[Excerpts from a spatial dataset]

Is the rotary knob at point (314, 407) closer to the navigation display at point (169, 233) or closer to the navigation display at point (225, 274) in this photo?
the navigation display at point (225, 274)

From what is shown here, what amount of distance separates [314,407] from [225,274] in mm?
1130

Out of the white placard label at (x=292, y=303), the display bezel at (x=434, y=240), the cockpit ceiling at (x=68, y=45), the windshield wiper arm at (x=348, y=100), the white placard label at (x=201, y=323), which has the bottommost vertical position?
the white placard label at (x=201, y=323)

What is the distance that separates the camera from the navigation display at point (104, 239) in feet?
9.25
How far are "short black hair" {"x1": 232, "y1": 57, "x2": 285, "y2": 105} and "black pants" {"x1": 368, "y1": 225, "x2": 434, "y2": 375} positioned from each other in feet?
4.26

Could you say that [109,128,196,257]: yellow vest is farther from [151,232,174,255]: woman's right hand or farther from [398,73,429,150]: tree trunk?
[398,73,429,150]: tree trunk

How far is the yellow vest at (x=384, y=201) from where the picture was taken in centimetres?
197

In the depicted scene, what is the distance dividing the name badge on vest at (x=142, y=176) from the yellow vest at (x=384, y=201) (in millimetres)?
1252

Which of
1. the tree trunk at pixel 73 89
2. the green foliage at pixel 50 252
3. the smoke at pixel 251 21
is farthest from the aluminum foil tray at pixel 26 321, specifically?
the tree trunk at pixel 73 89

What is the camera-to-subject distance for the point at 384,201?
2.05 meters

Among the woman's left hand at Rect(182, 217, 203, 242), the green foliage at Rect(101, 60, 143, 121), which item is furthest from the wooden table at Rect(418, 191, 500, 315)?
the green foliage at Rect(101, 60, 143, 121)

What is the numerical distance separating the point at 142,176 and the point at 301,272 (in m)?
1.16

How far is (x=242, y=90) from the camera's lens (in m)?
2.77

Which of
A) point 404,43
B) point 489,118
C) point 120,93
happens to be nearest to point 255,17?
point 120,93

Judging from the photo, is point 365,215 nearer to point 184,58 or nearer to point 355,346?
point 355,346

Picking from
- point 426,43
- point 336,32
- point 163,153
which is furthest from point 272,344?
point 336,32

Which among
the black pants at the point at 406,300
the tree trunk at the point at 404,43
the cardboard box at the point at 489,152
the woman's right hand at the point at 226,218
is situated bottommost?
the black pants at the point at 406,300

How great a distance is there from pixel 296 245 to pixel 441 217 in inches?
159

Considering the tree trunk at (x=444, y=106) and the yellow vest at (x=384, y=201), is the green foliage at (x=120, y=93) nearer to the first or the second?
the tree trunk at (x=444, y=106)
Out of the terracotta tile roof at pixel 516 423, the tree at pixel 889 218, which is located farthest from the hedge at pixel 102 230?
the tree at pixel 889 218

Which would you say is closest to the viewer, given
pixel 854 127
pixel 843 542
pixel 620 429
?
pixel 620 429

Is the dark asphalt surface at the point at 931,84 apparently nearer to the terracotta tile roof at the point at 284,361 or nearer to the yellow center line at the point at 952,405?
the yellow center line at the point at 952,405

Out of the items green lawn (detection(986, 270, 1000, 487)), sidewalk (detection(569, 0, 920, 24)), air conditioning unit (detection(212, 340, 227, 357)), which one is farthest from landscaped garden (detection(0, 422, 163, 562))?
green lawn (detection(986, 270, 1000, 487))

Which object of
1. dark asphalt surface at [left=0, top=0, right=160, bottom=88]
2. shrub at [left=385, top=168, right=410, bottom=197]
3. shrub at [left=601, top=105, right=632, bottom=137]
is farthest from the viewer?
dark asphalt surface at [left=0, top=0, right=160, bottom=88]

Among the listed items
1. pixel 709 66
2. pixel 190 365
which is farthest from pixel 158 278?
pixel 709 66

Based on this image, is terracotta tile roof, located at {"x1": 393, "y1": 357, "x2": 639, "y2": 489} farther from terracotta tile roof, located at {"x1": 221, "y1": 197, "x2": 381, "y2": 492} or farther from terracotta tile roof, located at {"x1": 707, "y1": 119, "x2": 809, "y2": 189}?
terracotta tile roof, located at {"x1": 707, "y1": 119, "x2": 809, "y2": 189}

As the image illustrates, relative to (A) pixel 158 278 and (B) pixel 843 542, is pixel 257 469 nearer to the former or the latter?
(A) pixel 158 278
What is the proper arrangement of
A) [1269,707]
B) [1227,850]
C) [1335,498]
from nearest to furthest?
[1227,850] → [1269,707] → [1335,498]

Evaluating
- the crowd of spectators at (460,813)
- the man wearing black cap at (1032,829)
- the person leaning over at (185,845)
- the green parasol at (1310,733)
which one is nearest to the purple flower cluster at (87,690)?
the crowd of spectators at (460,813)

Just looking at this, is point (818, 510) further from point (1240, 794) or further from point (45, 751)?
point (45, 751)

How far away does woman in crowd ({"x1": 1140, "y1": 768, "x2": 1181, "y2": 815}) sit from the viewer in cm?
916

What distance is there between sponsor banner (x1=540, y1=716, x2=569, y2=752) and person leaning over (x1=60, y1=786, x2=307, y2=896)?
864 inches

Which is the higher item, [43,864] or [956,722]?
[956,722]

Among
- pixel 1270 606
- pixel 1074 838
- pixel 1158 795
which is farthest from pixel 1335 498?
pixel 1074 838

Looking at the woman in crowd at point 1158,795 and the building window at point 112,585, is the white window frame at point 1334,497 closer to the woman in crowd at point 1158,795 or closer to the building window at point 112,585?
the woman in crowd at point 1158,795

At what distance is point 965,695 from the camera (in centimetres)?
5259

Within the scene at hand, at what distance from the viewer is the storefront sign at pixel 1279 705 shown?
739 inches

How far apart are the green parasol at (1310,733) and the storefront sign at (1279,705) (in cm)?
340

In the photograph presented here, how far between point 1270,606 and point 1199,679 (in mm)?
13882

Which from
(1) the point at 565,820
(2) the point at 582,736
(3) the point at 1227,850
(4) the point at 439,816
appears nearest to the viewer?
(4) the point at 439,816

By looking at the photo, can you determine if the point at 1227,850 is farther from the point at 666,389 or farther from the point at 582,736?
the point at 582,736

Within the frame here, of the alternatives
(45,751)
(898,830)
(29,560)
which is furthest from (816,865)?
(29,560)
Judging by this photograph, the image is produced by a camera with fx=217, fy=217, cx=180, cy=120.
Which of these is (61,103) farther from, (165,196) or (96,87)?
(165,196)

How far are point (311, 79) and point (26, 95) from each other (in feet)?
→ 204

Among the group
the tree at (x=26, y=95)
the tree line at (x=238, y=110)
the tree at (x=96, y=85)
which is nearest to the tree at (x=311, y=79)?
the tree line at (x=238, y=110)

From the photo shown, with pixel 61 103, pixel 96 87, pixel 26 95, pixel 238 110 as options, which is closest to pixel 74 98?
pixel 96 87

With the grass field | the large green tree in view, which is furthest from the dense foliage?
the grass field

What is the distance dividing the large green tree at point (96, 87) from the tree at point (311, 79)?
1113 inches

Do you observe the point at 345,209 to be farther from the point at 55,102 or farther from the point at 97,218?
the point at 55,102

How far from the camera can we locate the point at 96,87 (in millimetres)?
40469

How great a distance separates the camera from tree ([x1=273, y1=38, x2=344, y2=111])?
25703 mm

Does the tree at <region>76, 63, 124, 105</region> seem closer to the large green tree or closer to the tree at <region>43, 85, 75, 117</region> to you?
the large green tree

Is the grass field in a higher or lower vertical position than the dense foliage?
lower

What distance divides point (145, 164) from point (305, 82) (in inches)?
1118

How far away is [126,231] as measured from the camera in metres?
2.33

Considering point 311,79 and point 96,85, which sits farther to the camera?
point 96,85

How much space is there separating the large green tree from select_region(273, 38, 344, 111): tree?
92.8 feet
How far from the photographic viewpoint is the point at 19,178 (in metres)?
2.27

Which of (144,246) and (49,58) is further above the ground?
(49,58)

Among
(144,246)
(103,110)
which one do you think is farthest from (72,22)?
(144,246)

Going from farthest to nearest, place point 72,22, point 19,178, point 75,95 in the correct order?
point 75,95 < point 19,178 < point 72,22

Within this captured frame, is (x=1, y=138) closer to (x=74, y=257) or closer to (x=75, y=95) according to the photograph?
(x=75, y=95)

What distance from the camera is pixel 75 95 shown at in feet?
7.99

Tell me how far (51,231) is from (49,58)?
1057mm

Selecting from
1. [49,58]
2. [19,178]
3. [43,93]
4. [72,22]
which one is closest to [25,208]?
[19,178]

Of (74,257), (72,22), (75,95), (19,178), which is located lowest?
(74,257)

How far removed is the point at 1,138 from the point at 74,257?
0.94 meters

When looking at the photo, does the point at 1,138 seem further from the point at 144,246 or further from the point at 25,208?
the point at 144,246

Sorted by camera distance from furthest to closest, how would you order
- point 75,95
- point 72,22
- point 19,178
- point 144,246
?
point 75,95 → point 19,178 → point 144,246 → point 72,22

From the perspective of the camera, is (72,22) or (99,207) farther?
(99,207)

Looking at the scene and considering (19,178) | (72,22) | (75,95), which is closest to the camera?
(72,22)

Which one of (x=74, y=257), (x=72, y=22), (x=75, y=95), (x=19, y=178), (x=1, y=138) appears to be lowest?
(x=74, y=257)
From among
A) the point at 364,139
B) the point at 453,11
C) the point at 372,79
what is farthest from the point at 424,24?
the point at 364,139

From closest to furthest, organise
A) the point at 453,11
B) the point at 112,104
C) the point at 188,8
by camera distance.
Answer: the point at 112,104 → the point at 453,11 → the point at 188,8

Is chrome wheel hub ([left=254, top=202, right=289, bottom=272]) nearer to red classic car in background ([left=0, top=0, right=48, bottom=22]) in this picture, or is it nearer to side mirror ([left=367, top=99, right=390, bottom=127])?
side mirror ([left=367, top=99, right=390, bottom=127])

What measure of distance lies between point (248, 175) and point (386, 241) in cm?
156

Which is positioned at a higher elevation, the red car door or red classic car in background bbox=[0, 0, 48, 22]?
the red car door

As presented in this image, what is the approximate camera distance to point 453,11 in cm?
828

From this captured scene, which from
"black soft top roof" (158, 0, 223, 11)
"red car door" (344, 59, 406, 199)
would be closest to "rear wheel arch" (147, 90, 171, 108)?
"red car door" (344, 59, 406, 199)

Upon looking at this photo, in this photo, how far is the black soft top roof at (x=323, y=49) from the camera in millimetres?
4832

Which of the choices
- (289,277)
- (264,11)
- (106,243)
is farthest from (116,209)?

_Given task_
Find the line that contains "What measure of" in the listing above. Retype it and every line after it up to the last, exactly, and nothing else.

_Output of the exercise_
What measure of distance lies between point (248, 175) and point (386, 241) in cm?
156

Which is positioned at a higher elevation, the red car door or red classic car in background bbox=[0, 0, 48, 22]?
the red car door

As presented in this image, what is the approximate camera distance to point 453,11 in cm?
828

From this captured scene, which from
"black soft top roof" (158, 0, 223, 11)
"red car door" (344, 59, 406, 199)
would be closest to "rear wheel arch" (147, 90, 171, 108)?
"red car door" (344, 59, 406, 199)

Upon looking at this photo, in this photo, how far is the black soft top roof at (x=323, y=49) from the camera in millimetres?
4832

Which of the choices
- (289,277)
- (264,11)
- (106,243)
is farthest from (116,209)?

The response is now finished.